Esas familias se preparaban para la negociación con la muerte. Apostaban a que, de ese constante trapicheo con fuerzas conocidas y desconocidas, el destino les permitiera ganar alguna baza. Mi abuela, del lado paterno, una criolla de remoto origen español, Rivero de apellido y Ercilia de nombre, tuvo 11 hijos. Cuando el mayor cumplió 15, solo quedaban vivos 9, por disentería o alguna apendicitis con la que se llegó tarde al hospital, a bordo del carro, ya que no había teléfono para llamar a nadie en auxilio del enfermo, que se retorcía pero no lloraba, porque ya había aprendido que las lágrimas les correspondían a sus hermanas y que los varoncitos debían ser duros. También algunos cayeron por tuberculosis. Y no faltó quien se pegó un tiro por juveniles deudas de honor. Nunca escuché a mi abuela referirse a esos ausentes definitivos, salvo para decir que todos eran buenos mozos.

El duelo de los padres del niño muerto tampoco se prolongaba en público, salvo por la foto tomada por un ambulante que recorría los pueblos como una especie de reportero gráfico. Fotos de bautismo es lo que quedaba de algunos de los muertitos, cuyo velorio se llamaba, apropiadamente, “del angelito”, porque a su corta edad no habían tenido tiempo para pecar y, en consecuencia, se habían ido de este mundo “en la gracia de Dios”. La familia no los recordaba con tristeza, sino como representantes del clan en un más allá adonde llegarían todos ellos, si trabajaban para merecerlo.

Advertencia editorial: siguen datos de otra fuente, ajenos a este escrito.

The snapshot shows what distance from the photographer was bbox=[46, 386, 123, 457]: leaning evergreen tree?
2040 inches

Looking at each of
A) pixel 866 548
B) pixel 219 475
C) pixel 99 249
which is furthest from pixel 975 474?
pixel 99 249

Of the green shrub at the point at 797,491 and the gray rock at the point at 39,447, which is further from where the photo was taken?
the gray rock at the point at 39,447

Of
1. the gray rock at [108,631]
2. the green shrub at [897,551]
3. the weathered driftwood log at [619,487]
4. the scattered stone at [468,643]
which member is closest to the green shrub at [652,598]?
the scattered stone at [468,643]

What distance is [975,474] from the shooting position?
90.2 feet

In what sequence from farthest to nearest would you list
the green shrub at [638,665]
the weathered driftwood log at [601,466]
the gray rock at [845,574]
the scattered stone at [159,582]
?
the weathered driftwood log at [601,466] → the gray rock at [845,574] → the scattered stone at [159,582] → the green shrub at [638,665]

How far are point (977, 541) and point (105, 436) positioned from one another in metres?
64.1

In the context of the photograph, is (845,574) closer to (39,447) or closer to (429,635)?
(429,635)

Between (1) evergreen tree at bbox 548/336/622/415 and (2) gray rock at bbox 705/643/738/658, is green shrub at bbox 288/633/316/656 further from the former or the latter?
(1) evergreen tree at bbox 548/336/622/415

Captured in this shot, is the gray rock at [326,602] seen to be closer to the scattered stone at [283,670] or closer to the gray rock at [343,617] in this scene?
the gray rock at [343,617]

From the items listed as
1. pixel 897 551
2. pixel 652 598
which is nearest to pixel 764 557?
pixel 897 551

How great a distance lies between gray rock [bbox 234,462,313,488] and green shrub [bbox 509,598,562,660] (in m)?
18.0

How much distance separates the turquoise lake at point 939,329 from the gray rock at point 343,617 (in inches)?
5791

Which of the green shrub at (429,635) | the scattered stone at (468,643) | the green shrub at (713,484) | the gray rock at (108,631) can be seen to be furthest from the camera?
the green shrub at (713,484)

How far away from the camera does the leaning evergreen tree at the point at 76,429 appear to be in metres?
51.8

La resignación frente a estas muertes de angelitos se había perdido en las grandes ciudades cuando mi madre fue atravesada por el dolor causado por la difteria que se llevó a su joven amiga. La sensibilidad de mi madre se educó en la lectura y el recitado de poesía romántica y, por lo tanto, había aprendido que un acontecimiento podía marcar a alguien para siempre con la herida casi invisible pero incurable de la melancolía.

El duelo consistía en vestirse de negro las mujeres y colocar una cinta negra en la manga de la chaqueta los hombres, a quienes también se prescribía corbata oscura. Ambos distintivos no se llevaban durante el tiempo que eligiera el entristecido sobreviviente, sino un lapso definido por la ritualidad. Las viudas, si eran de mediana edad, podían llevar luto para siempre. Las mujeres jóvenes, hasta que encontraran un consuelo o un reemplazo. No era algo que simplemente dictaban los sentimientos, sino las convenciones. Al marcar los tiempos de este modo, los sentimientos no quedaban simplemente librados a su tormentoso despliegue. Tenían una temporalidad y obedecían algunas normas. La exageración podía ser tan mal vista como la mezquindad en expresarlos. Se respetaba la deses peración de una madre, mientras no se entregara a la sobreactuación ni abusara de la paciencia. Se valoraba la dignidad contenida.

Las hermanas mantenían la llama de los hermanos muertos. En mi familia, esas mujeres les ganaron en longevidad a los varones, que fueron llorados y enterrados. Solo se mencionaba una tía abuela, a quien se la llevó la tuberculosis, y una pariente lejana que entró al más allá en un manicomio, sobre el que prefiero guardar silencio, porque la muerte es un tema más sencillo que la locura.